The prevailing sense seems to be that Clinton was a candidate inexplicably, uncommonly unpalatable to this voting block. After all, women trend Democratic, right? Plus, this time around, there was a woman at the top of the Democratic ticket. And on top of that, Clinton’s opponent was a proudly vulgar, overtly misogynistic, self-proclaimed sexual predator. So what the hell happened with white women?
I’ll tell you what happened. Nothing. Not a damn thing. Yes, women generally trend Democratic. But white women—and there are still a lot of them in the U.S.—do not. They voted for Donald Trump for the same complicated set of reasons they consistently vote for other Republican presidential candidates; failing to win their support is a broad problem for Democrats, and not a specific failing of Hillary Clinton.

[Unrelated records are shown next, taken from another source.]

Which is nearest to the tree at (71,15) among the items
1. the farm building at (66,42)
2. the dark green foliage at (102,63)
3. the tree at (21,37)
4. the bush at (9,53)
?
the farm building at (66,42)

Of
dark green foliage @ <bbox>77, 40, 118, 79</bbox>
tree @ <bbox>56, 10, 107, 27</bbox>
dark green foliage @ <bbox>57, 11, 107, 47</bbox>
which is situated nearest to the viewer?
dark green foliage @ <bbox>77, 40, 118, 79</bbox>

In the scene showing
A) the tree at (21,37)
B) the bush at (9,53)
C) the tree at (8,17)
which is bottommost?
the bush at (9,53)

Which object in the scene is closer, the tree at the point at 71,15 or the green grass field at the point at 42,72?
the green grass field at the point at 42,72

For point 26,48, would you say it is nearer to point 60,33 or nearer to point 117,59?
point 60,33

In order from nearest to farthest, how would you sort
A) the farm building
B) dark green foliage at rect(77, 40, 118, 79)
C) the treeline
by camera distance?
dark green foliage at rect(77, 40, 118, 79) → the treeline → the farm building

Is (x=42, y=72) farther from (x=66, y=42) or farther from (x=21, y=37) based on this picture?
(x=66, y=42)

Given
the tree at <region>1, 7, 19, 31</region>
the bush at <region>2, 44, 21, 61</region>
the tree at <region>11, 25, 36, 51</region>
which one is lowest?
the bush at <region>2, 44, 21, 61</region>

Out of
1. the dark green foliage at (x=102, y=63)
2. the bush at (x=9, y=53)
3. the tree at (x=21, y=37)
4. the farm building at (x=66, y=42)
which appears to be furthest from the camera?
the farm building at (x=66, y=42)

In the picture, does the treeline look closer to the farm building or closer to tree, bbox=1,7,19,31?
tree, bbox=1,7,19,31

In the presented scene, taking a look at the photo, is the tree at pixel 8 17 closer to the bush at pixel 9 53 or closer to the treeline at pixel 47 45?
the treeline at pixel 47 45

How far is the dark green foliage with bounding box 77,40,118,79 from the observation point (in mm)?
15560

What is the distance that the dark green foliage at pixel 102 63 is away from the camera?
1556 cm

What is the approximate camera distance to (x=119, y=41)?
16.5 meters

Indeed, far from losing white women by some noteworthy margin, Hillary pulled a slightly larger percentage of their vote (43 percent to Trump’s 53 percent) than Obama did against Romney (42 percent to 56 percent). The misogynistic Trump did worse among white women than George W. Bush did against John Kerry (55 percent to 44 percent). And even the bigger-than-Elvis rockstar Obama of 2008 lost white women to John McCain, 46 percent to 53 percent. In fact, Hillary did manage to peel away white, college-educated women from Trump—a group that actually went for Romney by 6 points in 2012.